WORK TO BE COMPLETED: Count the lines of the data below that contain the word "image" and reply with that number alone.

RAW RECORDS:
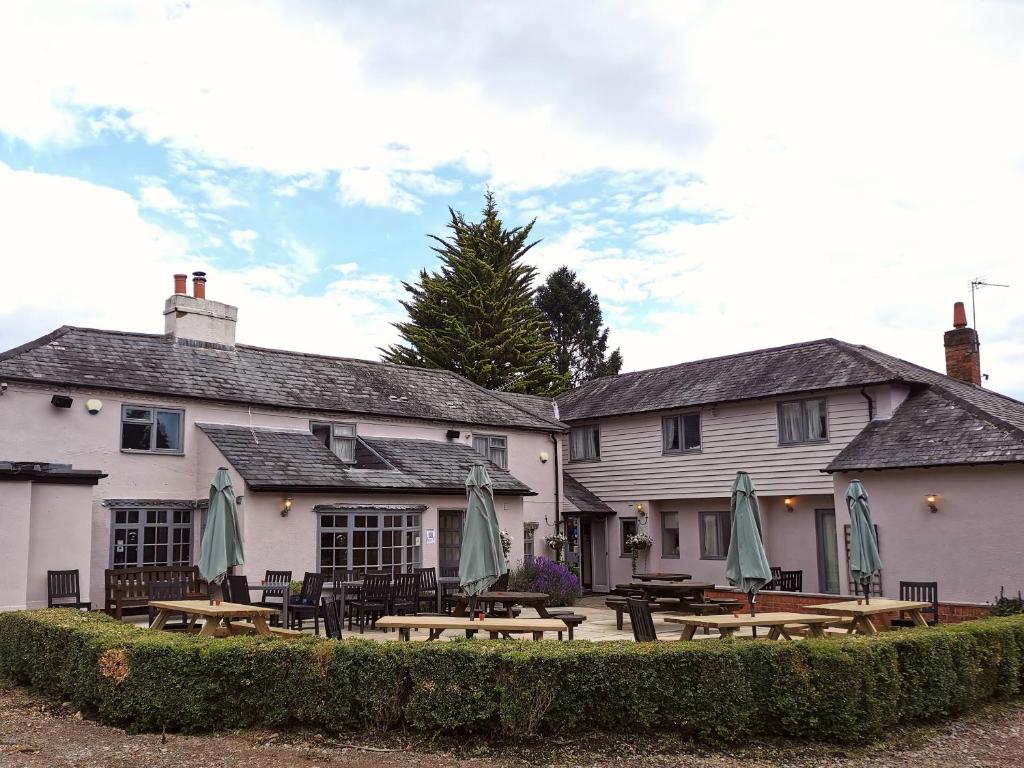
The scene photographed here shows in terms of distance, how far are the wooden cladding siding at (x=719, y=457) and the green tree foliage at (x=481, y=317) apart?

...

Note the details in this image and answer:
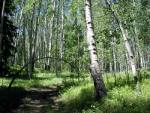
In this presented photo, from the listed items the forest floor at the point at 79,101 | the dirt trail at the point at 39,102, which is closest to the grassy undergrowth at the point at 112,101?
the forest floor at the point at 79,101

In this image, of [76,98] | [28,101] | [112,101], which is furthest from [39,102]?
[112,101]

EXERCISE OUTPUT: 2